The Globe & Mail, 12 May 2015 – Wireless devices such as smartphones and tablets have certainly made staying in touch and plugging into the digital world easier and more convenient. But the increasingly ubiquitous nature of the technology is also raising concerns about possible adverse health effects from exposure to the electromagnetic radio-frequency waves that these devices emit.
Epidemiologist Dr Anthony Miller, a professor emeritus at the University of Toronto’s Dalla Lana School of Public Health, has spent his decades-long career investigating the impact of nutrition, radiation and occupation on the development of various types of cancer. In late 2011, the IARC asked Miller to review the evidence assessed by its working group that led members to conclude that exposure to electromagnetic radiofrequency fields was a possible cause of cancer. After reviewing the literature, he believes emissions are not only possibly cancer-causing, but “probably” cancer-causing.
One expert calling for more rigorous research is Dr Riina Bray, who is seeing a rise in patients with what’s been dubbed electromagnetic hypersensitivity, or EHS – a cluster of symptoms that includes headaches, fatigue, poor concentration, heart palpitations and digestive disturbances…Children are of particular concern because their smaller size and developing bodies and brains could make them more vulnerable to adverse health outcomes, said Bray, recommending that schools, homes and workplaces be hard-wired to the digital world rather than connected by wave-emitting Wi-Fi.

[Saved data entries]
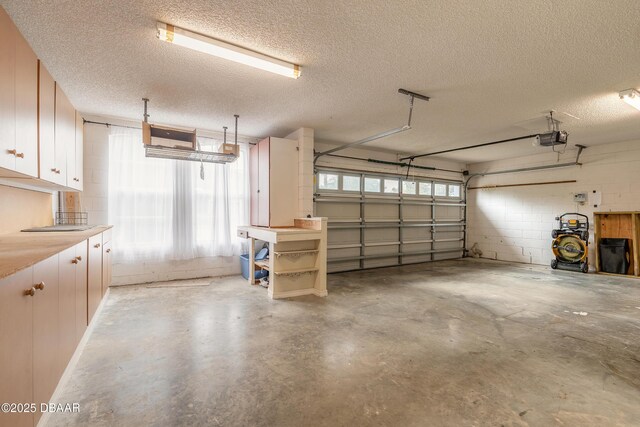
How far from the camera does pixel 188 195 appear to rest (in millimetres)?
5016

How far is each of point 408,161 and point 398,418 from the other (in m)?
6.49

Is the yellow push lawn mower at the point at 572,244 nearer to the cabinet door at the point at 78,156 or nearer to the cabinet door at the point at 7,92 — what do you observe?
the cabinet door at the point at 7,92

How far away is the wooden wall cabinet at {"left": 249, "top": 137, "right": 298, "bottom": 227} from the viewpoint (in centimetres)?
483

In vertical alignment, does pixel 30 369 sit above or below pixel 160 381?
above

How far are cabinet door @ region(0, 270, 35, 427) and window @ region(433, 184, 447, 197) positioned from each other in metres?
8.05

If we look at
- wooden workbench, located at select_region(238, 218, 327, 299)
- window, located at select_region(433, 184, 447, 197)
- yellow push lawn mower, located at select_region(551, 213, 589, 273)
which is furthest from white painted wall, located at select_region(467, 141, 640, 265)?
wooden workbench, located at select_region(238, 218, 327, 299)

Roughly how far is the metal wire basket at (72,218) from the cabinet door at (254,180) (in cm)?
249

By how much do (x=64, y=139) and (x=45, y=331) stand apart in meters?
2.30

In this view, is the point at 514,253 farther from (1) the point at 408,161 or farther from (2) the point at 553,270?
(1) the point at 408,161

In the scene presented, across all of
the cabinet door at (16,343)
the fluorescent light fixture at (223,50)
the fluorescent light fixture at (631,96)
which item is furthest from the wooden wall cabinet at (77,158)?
the fluorescent light fixture at (631,96)

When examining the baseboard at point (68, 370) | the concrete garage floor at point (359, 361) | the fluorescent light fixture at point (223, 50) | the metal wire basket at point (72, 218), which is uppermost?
the fluorescent light fixture at point (223, 50)

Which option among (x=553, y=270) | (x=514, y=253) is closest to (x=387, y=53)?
(x=553, y=270)

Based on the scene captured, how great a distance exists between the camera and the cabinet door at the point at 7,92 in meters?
1.72

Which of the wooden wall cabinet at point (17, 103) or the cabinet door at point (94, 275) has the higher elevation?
the wooden wall cabinet at point (17, 103)
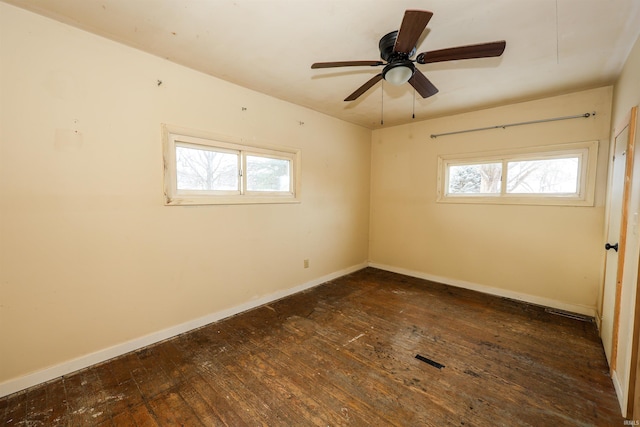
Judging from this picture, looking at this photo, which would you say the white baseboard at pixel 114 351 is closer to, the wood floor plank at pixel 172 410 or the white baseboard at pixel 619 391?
the wood floor plank at pixel 172 410

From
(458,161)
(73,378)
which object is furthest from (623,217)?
(73,378)

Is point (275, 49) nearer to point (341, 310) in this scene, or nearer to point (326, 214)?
point (326, 214)

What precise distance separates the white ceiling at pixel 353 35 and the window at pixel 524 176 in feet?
2.46

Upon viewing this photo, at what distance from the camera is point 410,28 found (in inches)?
56.4

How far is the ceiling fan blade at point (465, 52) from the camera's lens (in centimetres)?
155

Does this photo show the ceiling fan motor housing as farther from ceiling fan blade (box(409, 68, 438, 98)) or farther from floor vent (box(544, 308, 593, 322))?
floor vent (box(544, 308, 593, 322))

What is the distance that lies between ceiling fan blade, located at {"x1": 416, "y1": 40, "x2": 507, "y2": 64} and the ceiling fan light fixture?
0.38 ft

§ **Complete the following**:
(1) Decide whether each statement agrees with the article on wireless device health concerns, and answer yes or no with the deciding words quoted from it: (a) Miller was asked by the IARC in late 2011 to review the evidence assessed by its working group; (b) Bray recommends that schools be connected to the digital world by Wi-Fi; (c) Miller believes the emissions are definitely cancer-causing.
(2) List every symptom of electromagnetic hypersensitivity that the article on wireless device health concerns names.
The items come from a different source than the article on wireless device health concerns.

§ **Results of the tasks**:
(1)
(a) Yes: "In late 2011, the IARC asked Miller to review the evidence assessed by its working group"
(b) No: "recommending that schools, homes and workplaces be hard-wired to the digital world rather than connected by wave-emitting Wi-Fi"
(c) No: "he believes emissions are not only possibly cancer-causing, but “probably” cancer-causing"

(2) Headaches, fatigue, poor concentration, heart palpitations, digestive disturbances